I believe the pandemic has forced many brands to invest in digital communication to be able to interact with their customers and clients. Football is a sport that can be best lived in a stadium, where only 60/70 thousand people can be present in person. However, we have over 500 million fans across the globe and we must be able to engage them as well to offer the excitement of football, of the game and of the AC Milan universe. Covid has accelerated the digital transformation and today we can call ourselves a media company, able to offer entertainment and high-quality content. Surely, empty stadia have detracted from the magic of football, but I believe we have been able to keep a strong connection with our fans.
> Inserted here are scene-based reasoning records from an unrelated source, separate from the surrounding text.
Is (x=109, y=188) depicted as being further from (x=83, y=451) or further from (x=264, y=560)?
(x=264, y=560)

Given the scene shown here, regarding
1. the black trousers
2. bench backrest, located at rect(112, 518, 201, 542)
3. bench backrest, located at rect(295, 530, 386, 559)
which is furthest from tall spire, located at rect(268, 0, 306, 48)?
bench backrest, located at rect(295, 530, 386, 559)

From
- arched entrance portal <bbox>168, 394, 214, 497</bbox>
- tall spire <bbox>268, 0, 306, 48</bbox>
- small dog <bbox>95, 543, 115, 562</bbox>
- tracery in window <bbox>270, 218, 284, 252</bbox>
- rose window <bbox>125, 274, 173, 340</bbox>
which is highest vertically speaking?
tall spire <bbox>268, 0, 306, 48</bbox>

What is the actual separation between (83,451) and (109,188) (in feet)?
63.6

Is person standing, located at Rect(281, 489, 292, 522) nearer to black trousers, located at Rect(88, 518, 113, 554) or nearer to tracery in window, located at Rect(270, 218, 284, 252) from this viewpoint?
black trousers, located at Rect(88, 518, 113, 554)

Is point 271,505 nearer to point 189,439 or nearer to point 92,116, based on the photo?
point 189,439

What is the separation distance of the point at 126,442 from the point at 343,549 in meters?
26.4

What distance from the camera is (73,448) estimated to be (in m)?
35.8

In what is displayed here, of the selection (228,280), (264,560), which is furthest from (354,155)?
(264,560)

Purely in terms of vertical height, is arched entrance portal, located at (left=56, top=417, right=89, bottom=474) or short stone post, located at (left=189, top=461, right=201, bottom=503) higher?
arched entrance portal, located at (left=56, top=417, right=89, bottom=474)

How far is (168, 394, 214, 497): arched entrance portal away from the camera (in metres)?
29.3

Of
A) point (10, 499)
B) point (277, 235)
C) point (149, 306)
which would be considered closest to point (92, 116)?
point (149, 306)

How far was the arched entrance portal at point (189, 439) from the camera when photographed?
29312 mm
Simone Biles put a spotlight on athletes’ mental health. Is that something football clubs and leagues are paying attention to?

Unfortunately, we often think of athletes as invincible heroes and role models with no issues. However, they are all human beings, often very young or grown up fast, who have their own weaknesses. The mental aspect is fundamental, and it is something that must be looked after carefully, especially in a team environment. Our coach, Stefano Pioli, is particularly focused on this, with a professional preparation on this aspect. Unlike football, other sports explode during big events (such as the Olympics), which become the only important opportunity after years of training and sacrifices, where you cannot make mistakes. I believe Simon Biles’ story has contributed to making a big event, which can have its contradictions, more human.

What keeps pro soccer from enjoying the same kind of popularity in the US as it has in the rest of the world?

I would like to point out how women’s football is an important reality in the US, well known at an international level. We are also becoming accustomed to seeing more and more US players in men’s football playing in European teams. Other sports that are typically American, such as American football and baseball, are not as popular in Europe. We must respect traditions and the way fans consume sports, but it is also important to learn from best cases and experiences that can add value to both fronts. An example of this is the MLS, which has been able to increase the interest in football, at a business level and beyond.